Is Pure Exploitation Sufficient in Exogenous MDPs with Linear Function Approximation?

Exogenous MDPs (Exo-MDPs) capture sequential decision-making where uncertainty comes solely from exogenous inputs that evolve independently of the learner's actions. This structure is especially common in operations research applications such as inventory control, energy storage, and resource allocation, where exogenous randomness (e.g., demand, arrivals, or prices) drives system behavior.
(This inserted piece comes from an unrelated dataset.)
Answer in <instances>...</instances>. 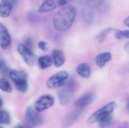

Despite decades of empirical evidence that greedy, exploitation-only methods work remarkably well in these settings, theory has lagged behind: all existing regret guarantees for Exo-MDPs rely on explicit exploration or tabular assumptions. We show that exploration is unnecessary. We propose Pure Exploitation Learning (PEL) and prove the first general finite-sample regret bounds for exploitation-only algorithms in Exo-MDPs. In the tabular case, PEL achieves $\widetilde{O}(H^2|Ξ|\sqrt{K})$. For large, continuous endogenous state spaces, we introduce LSVI-PE, a simple linear-approximation method whose regret is polynomial in the feature dimension, exogenous state space, and horizon, independent of the endogenous state and action spaces. Our analysis introduces two new tools: counterfactual trajectories and Bellman-closed feature transport, which together allow greedy policies to have accurate value estimates without optimism. Experiments on synthetic and resource-management tasks show that PEL consistently outperforming baselines. Overall, our results overturn the conventional wisdom that exploration is required, demonstrating that in Exo-MDPs, pure exploitation is enough.

翻译：外生马尔可夫决策过程（Exo-MDPs）刻画了不确定性完全源于外生输入、且这些输入独立于学习者行动而演化的序列决策问题。这一结构在运筹学应用中尤为常见，例如库存控制、储能管理与资源分配，其中外生随机性（如需求、到达过程或价格）驱动着系统行为。尽管数十年的实证证据表明，在这些场景中纯贪心的仅利用方法表现非常出色，但相关理论却一直滞后：现有所有关于Exo-MDP的遗憾界分析均依赖于显式探索或表格化假设。本文证明探索是不必要的。我们提出了纯利用学习（PEL）方法，并首次为Exo-MDP中仅利用算法建立了通用的有限样本遗憾界。在表格化情形下，PEL达到$\widetilde{O}(H^2|Ξ|\sqrt{K})$的遗憾界。针对大规模连续内生状态空间，我们提出了LSVI-PE——一种简单的线性逼近方法，其遗憾界在特征维度、外生状态空间与时间跨度上呈多项式关系，且与内生状态空间及行动空间无关。我们的分析引入了两种新工具：反事实轨迹与贝尔曼闭包特征迁移，二者共同使得贪心策略能在无需乐观估计的情况下获得准确的价值评估。在合成任务与资源管理任务上的实验表明，PEL始终优于基线方法。总体而言，我们的研究颠覆了“必须进行探索”的传统认知，证明了在Exo-MDP中，纯利用策略已足够。